I have read on many websites that the steering is heavy, have you found this to be true or is it OK?
Have just seen your comments and hope this note will be helpful. The mpg is astounding for a car of this performance... if I stick rigidly to the speed limits mixing town and countryside I can get between 37 and 39 mpg. Drive really hard and it will dip into the top 20s.
The steering. No I don't notice it in fact it has more feel than average, but if you are used to speed sensitive power steering it will feel a little on the heavy side, but not a problem. I recall you could have a speed sensitive system if you wanted it by my salesman advised against it. I tried one with that system and the 'feel' was lost.
So impressed am ordering an M3 provided I can get a semi auto option... and Audi RS4 where's your auto box??
I totally agree with the comments made here... at the moment the 3 series with this engine has to be the pinnacle of high performance diesels.
Whilst I have yet to drive one, my dad has recently taken delivery of a 335d M Sport Coupe (replacing a 2005 M3 Coupe). Each time I have been a passenger in the car I have been blown away at the performance of the car, no lag, great noise (but very quiet) and power all the way through the rev range. The engine alone is truly an engineering masterpiece.

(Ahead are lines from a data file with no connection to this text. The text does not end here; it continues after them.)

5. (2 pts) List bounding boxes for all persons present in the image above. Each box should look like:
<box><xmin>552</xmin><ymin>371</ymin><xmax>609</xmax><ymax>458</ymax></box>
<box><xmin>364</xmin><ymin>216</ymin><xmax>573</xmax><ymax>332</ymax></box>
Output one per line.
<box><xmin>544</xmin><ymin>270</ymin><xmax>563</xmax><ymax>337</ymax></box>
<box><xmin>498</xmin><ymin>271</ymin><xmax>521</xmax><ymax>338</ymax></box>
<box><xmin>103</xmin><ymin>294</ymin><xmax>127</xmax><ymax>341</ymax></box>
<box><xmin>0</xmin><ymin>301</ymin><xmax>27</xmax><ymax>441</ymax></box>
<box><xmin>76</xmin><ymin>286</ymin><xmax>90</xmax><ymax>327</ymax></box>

When you consider that the car has an autobox, is capable of cracking 60 in 5.9 seconds (62 in 6.1 for the sticklers among you) and is limited to 155mph, it is realistic to see (even under relatively enthusiastic driving) 40mpg, that in my mind is more than just impressive. Comparatively my own 2007 Astra 1.8 petrol only manages 28mpg.
The way in which it gathers crazy speed in such a hushed manner is actually frightening (certainly for those wanting to keep a clean licences) and the auto-box is so good (fast, smooth, well judged changes, with an excellent manual mode) that it's just as well that BMW don't have a manual that can cope with the 427lb/ft worth of torque as you wouldn't want it.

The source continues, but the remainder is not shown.